COMPLETE THE FOLLOWING:
**A)** Read the passage below on life in the Mariana Trench and decide whether each statement agrees with it: (i) Fish at great depths have large mouths and stomachs. (ii) Scientists know why some deep-trench invertebrates grow so large. (iii) Ocean trenches range in depth from 6000 metres to more than 11,000 metres. For each, answer yes or no and quote the words of the passage that decide it.
**B)** Extend the passage below on life in the Mariana Trench, starting after its final sentence.

DOCUMENT SEGMENT:
───
Imagine what it might be like at the bottom of the world’s deepest ocean. As well as being enveloped in total darkness, you would need to contend with the bitter cold, not to mention crushing pressures of up to one tonne per square centimetre.
Surely no creature could possibly survive that far down. Or could it?
Surprising though it may seem, life does indeed exist at the bottom of the west Pacific’s Mariana Trench, a staggering 11 kilometres down, marine scientists report.
“Special adaptations are needed for living things to survive the pressure, cold and low food availability of the deep sea,” says Monash University marine biologist Richard Reina. “Despite this, there is a surprisingly large diversity of life – although at very low abundance.”
Conditions there are similar to those in other areas of the deep sea, although more extreme, Dr Reina says. “Fish at such great depths tend to be fairly simple, with large mouths and stomachs and flabby muscles because they don’t swim a great deal.”
Many use bioluminescent lures to attract prey, he adds. “They have a sit-and-wait strategy, waiting for food to come along so they don’t expend energy searching for it.”
Most other animals living on or near the bottom of such deep trenches will also be small and simple, he says, although some invertebrates become very large. For example, 30-centimetre long prawns, called penaeids, have been found in several deep trenches.
“We don’t really know why these invertebrates get so big,” Dr Reina says. “Overall, life is simple, [it] moves slowly and is scarce because of low food availability.”
Scientists are fishing for answers as part of the first systematic study of life in ocean trenches, which range in depth from 6000 metres to more than 11,000 metres. The Hadal Ecosystem Studies Program, or HADES, is global in scope and uses state-of-the-art submersibles and imaging equipment to scrutinise the composition, diversity and adaptations of life that plumb the ocean depths.
───
RECORDED INFORMATION:
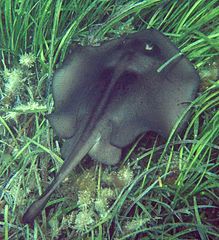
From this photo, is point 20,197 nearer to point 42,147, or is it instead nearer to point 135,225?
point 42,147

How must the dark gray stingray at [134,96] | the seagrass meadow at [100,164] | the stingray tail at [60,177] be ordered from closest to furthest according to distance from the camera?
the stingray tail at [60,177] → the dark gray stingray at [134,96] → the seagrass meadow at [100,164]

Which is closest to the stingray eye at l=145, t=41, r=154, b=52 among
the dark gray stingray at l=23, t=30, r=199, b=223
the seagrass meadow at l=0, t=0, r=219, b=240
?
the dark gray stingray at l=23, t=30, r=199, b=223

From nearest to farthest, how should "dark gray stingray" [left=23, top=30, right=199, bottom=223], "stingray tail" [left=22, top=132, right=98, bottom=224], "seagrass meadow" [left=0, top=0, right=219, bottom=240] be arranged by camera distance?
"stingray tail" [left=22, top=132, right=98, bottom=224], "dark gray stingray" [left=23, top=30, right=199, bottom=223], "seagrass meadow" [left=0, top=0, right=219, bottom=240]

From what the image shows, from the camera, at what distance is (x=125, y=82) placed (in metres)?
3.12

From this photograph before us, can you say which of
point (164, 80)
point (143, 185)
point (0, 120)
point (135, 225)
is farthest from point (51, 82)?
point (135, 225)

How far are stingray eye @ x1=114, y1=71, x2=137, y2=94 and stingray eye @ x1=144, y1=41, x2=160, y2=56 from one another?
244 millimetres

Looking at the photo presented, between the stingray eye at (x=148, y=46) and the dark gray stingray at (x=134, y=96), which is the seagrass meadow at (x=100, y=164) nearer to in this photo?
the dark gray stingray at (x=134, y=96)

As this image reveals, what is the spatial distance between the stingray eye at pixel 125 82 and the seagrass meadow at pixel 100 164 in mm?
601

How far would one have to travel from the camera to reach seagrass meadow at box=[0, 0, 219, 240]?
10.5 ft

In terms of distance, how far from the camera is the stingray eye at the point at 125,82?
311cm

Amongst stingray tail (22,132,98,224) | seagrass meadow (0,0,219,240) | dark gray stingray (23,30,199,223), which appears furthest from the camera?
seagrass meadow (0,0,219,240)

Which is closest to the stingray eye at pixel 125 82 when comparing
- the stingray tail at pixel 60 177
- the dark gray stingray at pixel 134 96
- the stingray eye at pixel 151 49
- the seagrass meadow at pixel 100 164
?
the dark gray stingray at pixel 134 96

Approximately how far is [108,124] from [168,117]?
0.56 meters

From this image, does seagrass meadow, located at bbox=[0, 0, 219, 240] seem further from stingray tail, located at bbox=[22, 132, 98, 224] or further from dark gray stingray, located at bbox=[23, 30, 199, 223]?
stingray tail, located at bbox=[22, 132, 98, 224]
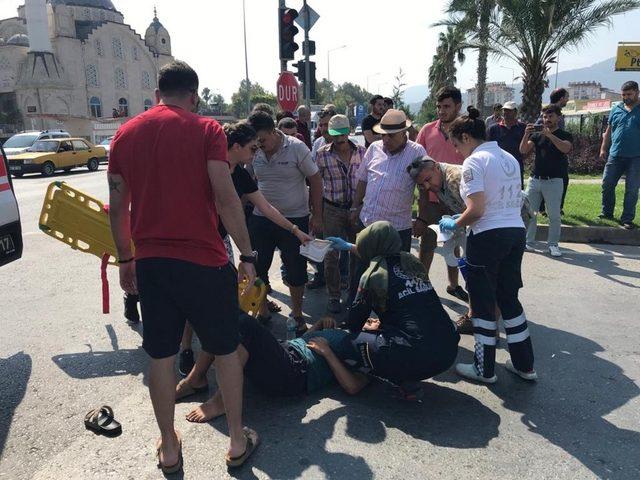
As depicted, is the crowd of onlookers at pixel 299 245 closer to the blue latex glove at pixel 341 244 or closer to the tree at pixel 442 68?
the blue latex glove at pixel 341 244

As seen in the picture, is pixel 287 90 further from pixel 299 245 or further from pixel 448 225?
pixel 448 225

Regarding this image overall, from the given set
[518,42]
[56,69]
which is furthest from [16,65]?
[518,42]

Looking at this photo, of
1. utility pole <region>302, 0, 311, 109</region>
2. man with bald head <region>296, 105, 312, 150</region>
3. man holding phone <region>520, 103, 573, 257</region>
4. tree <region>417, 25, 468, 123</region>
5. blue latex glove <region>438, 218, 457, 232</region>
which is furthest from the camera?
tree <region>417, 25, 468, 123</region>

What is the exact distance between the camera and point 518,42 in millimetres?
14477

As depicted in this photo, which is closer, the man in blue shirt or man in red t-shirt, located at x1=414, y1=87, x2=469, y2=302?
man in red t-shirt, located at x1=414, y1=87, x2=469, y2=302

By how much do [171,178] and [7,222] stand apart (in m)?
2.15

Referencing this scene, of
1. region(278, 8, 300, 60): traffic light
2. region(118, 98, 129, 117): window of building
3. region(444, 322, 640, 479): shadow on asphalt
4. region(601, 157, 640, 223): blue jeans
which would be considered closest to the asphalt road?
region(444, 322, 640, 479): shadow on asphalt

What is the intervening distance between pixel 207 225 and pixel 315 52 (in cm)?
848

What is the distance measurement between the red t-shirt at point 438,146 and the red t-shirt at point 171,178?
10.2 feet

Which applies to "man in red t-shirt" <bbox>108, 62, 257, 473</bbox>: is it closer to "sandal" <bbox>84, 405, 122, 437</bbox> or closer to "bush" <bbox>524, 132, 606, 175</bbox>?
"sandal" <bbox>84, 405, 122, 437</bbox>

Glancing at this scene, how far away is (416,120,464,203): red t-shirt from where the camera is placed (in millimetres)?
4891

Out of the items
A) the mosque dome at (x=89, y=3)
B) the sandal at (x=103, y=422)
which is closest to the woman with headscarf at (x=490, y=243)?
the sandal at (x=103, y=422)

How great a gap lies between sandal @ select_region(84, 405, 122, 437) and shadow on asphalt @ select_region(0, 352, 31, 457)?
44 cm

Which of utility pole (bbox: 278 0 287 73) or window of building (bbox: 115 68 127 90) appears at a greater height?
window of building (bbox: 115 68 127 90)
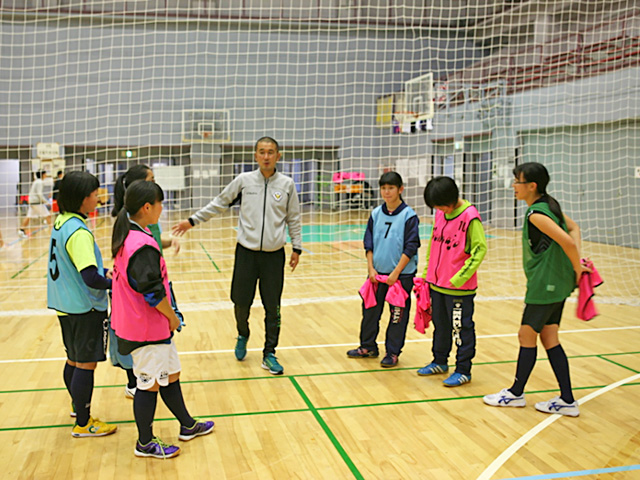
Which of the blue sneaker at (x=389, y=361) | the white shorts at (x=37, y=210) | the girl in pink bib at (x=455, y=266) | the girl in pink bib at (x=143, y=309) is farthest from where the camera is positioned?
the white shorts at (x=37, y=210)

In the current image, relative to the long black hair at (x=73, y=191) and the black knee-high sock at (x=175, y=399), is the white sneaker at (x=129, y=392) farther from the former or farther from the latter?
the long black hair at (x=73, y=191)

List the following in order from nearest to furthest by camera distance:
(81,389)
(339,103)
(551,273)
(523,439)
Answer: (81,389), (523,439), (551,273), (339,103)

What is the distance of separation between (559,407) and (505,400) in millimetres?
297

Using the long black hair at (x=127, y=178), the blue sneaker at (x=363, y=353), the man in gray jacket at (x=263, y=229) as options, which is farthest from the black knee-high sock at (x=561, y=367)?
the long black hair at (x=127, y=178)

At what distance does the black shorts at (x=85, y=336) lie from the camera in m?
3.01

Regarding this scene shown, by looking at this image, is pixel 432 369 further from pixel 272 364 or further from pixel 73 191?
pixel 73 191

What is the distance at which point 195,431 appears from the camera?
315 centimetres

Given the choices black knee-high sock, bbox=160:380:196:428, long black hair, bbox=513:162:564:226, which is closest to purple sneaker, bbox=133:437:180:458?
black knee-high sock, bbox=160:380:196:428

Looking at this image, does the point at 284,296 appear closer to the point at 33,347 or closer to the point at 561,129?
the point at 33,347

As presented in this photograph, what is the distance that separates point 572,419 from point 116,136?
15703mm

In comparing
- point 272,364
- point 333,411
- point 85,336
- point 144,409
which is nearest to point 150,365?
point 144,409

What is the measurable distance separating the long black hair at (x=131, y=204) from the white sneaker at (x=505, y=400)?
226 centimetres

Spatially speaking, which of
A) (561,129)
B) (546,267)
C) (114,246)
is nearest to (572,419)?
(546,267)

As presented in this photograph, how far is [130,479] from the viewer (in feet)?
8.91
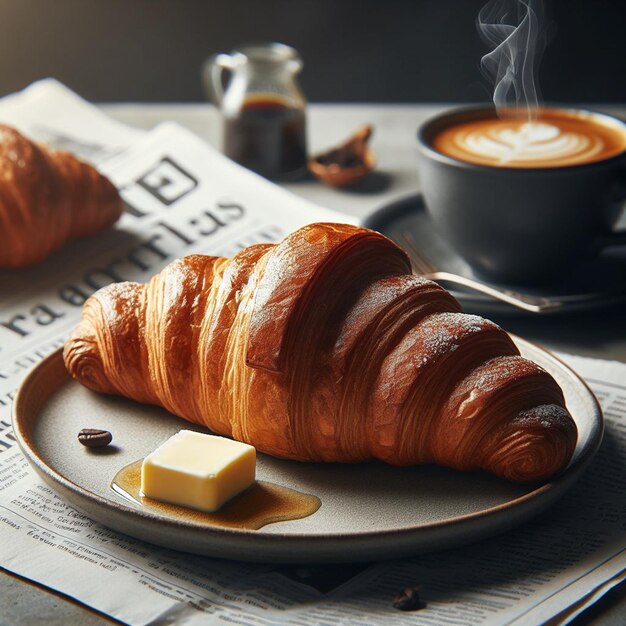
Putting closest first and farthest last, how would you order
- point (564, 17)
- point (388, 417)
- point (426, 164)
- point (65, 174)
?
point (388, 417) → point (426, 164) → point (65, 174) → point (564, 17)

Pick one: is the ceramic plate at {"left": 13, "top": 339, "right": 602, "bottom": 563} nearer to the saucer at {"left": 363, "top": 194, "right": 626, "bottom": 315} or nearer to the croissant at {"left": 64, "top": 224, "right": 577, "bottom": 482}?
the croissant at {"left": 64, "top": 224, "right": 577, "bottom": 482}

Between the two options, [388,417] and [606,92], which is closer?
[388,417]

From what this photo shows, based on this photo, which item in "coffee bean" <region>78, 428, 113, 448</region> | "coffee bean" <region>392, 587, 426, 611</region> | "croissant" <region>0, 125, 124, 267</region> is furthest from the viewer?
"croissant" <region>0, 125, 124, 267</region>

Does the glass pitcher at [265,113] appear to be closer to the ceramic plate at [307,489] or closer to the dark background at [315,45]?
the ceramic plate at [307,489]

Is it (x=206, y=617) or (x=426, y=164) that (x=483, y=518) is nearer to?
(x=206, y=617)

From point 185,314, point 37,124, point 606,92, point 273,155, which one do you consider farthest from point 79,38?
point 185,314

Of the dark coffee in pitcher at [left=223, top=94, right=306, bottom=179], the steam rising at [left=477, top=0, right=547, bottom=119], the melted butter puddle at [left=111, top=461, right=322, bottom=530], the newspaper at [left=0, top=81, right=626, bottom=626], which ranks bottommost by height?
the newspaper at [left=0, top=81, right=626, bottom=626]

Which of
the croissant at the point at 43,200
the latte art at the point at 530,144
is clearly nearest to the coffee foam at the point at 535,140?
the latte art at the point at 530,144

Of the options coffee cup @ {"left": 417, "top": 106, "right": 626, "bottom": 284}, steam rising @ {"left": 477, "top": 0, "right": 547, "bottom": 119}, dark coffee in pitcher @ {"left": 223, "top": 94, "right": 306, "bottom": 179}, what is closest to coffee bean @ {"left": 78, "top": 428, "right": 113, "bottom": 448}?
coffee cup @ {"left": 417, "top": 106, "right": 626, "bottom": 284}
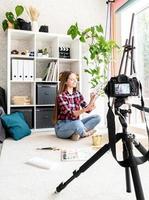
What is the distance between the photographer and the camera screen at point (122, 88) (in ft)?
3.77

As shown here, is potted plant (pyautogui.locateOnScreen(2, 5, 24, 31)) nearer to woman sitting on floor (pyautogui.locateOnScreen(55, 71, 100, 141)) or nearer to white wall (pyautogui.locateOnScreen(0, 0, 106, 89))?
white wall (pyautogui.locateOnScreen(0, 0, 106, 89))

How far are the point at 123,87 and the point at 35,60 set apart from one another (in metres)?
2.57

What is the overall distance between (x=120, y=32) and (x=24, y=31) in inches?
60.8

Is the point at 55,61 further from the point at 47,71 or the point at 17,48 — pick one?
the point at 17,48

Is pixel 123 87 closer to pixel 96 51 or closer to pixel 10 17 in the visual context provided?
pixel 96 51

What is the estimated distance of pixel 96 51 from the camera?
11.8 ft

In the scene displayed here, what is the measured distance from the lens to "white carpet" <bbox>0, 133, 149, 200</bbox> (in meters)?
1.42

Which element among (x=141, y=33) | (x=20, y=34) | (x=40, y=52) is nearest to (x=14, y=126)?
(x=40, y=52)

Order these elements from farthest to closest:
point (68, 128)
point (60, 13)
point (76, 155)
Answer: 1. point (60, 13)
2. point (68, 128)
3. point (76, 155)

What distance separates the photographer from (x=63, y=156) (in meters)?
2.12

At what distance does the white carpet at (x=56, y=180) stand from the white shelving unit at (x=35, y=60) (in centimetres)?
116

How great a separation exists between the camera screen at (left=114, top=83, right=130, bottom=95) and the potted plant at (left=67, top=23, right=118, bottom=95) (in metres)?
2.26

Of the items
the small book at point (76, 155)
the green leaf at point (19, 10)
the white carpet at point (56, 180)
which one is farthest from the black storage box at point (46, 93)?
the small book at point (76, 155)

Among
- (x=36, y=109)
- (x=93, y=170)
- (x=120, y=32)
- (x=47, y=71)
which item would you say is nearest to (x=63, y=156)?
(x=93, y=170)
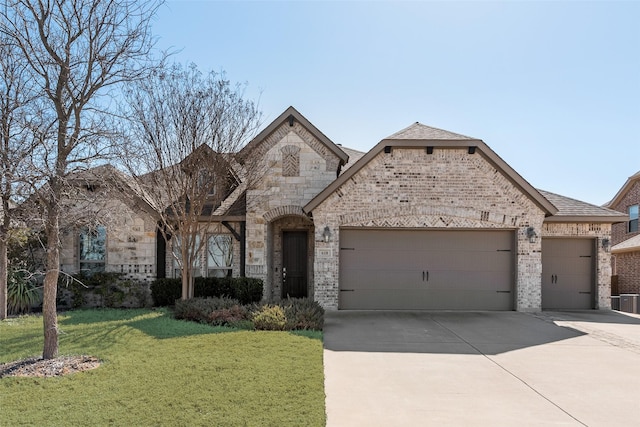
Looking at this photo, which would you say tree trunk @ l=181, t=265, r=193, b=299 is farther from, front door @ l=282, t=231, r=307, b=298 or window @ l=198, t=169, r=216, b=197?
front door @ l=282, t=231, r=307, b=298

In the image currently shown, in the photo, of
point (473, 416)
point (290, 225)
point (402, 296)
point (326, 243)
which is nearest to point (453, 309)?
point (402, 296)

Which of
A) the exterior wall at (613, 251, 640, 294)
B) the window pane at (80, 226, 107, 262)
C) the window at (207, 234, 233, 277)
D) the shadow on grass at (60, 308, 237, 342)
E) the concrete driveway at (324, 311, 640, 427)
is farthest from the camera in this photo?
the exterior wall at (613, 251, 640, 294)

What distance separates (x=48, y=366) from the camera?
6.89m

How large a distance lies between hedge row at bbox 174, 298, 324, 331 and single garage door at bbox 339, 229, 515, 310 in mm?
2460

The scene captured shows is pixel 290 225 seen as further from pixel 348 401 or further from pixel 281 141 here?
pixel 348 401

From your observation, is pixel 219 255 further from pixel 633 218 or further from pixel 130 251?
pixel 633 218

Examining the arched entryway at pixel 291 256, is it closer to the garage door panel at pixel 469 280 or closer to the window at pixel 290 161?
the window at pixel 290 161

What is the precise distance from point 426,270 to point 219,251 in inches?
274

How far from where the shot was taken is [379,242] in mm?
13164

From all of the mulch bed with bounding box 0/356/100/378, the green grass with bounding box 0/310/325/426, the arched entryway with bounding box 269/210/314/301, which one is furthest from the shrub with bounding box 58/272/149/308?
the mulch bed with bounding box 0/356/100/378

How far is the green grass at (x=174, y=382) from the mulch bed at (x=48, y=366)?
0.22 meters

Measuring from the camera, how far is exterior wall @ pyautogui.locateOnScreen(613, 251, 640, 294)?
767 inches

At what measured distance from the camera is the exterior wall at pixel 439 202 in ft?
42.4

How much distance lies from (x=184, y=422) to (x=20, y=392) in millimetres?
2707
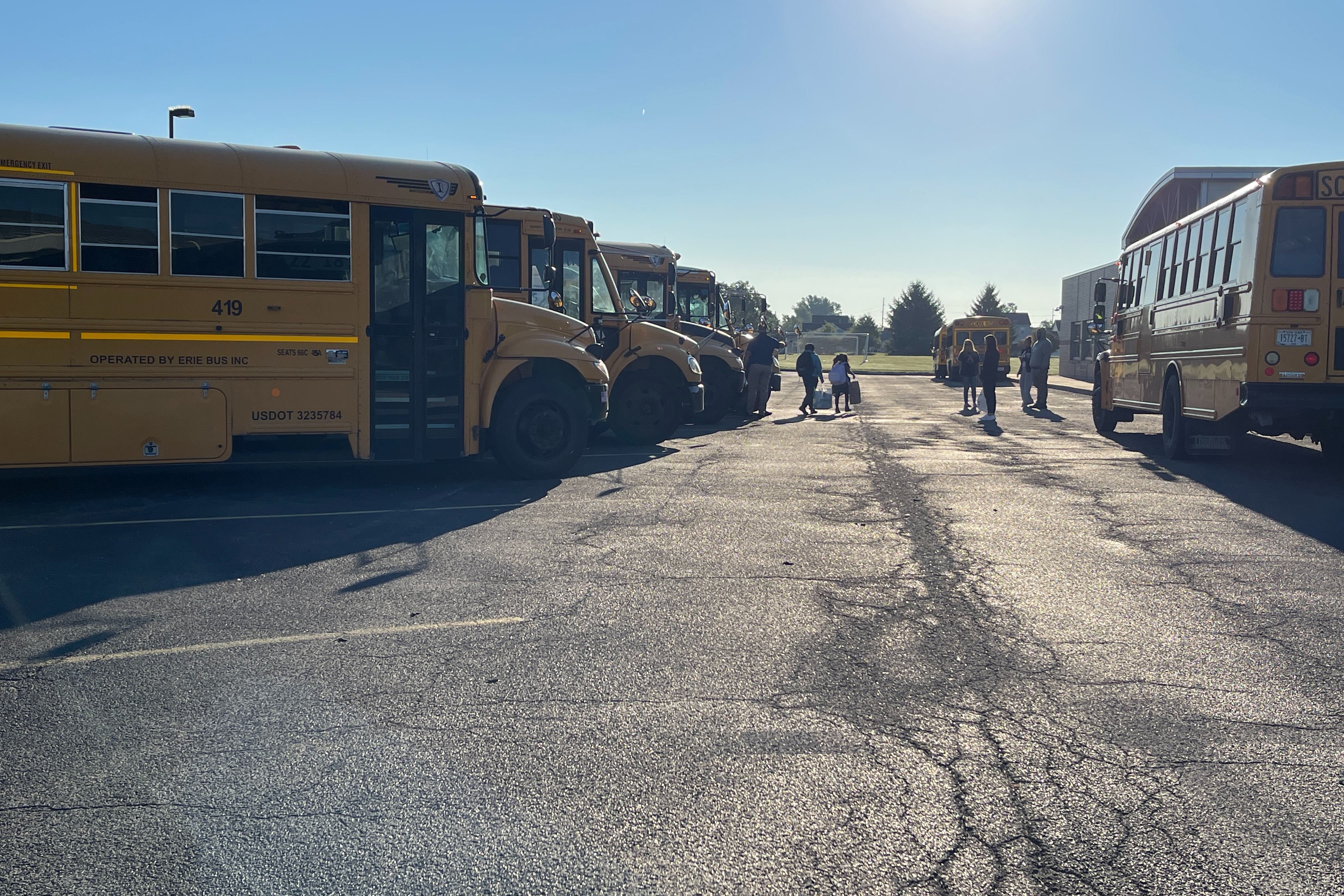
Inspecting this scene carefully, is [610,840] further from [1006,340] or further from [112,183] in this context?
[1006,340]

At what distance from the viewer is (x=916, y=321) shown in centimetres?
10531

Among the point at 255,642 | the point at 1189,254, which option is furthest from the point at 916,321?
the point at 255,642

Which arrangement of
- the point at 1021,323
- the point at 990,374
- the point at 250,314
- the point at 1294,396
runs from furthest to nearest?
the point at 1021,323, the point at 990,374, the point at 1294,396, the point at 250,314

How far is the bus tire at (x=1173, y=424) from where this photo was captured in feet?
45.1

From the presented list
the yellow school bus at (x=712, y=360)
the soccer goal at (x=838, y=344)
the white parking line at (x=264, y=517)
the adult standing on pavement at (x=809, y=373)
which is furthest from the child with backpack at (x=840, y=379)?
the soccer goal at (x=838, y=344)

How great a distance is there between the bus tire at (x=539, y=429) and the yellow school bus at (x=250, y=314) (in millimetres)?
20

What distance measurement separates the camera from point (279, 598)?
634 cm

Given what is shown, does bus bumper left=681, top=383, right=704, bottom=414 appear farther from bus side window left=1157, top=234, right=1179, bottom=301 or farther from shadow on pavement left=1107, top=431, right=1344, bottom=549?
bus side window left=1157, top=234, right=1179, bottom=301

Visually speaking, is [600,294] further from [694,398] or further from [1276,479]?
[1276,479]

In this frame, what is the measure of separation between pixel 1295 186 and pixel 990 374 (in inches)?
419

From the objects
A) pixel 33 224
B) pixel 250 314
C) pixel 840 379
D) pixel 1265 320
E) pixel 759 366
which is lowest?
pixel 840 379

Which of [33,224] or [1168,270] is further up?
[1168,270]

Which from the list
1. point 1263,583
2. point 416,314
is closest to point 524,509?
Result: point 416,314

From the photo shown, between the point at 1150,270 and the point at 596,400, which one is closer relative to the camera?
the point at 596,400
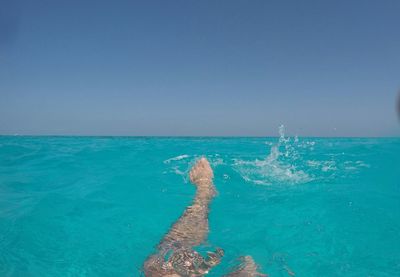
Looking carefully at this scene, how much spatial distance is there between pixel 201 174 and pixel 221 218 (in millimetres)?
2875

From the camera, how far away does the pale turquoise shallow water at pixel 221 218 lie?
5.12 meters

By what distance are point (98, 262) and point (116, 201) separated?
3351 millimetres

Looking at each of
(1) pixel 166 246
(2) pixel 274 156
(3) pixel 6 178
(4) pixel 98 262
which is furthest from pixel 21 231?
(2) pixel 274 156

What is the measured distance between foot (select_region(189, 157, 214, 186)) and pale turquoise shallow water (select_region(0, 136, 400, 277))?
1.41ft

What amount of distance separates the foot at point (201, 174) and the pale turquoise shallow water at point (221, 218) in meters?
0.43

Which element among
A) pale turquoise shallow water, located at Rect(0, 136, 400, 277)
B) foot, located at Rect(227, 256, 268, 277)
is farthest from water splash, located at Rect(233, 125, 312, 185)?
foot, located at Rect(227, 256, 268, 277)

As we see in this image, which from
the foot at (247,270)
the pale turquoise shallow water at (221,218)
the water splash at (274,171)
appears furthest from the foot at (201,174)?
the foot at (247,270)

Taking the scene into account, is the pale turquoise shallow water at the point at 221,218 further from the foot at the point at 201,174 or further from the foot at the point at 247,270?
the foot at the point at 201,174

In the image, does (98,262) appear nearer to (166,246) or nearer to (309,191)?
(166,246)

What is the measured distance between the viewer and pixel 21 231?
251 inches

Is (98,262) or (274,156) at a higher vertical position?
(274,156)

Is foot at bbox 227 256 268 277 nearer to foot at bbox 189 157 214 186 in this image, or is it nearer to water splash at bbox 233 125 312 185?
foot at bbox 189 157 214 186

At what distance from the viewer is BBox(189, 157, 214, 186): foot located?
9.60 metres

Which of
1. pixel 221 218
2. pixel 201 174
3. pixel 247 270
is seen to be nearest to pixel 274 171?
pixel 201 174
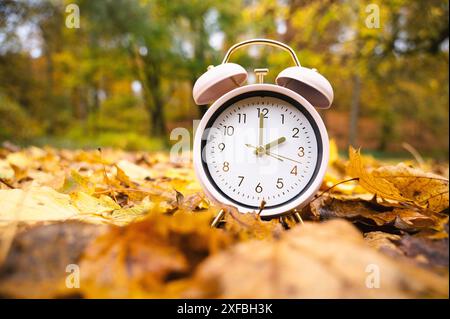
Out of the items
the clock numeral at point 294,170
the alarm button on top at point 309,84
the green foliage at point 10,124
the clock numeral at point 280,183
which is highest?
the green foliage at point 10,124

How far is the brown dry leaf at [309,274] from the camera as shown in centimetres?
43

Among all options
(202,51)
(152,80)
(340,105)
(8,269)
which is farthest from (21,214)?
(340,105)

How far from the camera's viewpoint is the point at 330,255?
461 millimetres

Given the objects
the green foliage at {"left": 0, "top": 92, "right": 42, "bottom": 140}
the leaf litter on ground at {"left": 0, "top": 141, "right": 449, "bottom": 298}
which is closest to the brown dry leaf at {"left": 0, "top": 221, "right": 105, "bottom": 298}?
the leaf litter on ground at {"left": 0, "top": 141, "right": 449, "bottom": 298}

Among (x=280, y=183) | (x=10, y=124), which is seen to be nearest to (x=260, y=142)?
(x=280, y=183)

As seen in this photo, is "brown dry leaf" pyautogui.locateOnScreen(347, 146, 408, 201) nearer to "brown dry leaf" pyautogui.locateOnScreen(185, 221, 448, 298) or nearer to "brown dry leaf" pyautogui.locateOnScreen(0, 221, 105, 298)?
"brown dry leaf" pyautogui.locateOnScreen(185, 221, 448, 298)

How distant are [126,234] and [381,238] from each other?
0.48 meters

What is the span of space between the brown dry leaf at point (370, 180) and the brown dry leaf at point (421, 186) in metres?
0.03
───
ANSWERS TO THE PROBLEMS:
**A)**
(i) Yes: "Fish at such great depths tend to be fairly simple, with large mouths and stomachs and flabby muscles because they don’t swim a great deal."
(ii) No: "We don’t really know why these invertebrates get so big,"
(iii) Yes: "which range in depth from 6000 metres to more than 11,000 metres"

**B)**
The phenomenal technical hurdles involved in reaching the deepest part of the ocean, known as the Hadal zone, explains why so little is known about trench life, despite advances in understanding organisms frequenting deep-sea hydrothermal vents and seamounts.
Although the ocean deep forms the largest habitat on Earth, it is, as yet, the least understood.
“The Hadal trenches are the least-explored part of the ocean, and there have been more trips to the moon than to this part of Earth,” Dr Reina says.
Scientists know more about the potential for life in other parts of the solar system than about life in our own marine trenches.
“The difficulties of surveying and sampling mean there are many undiscovered species waiting to be found,” he says. “This project will greatly advance our knowledge of what lives in the deepest seas, as well as how they manage to survive in such an inhospitable environment.”
Work in progress
Pioneering research is already under way at the Kermadec Trench, more than 10 kilometres deep, off the north-eastern tip of New Zealand. More expeditions are also planned to the Mariana Trench, parts of which have been explored by Hollywood filmmaker James Cameron.
Scientists are enthralled by what has been found. They have catalogued several species of snailfish, each in its own trench. One species was found in the Japan Trench, one in the Kermadec Trench, and one in the Peru-Chile Trench. The deepest that fish, including a giant amphipod, have been found is 7700 metres.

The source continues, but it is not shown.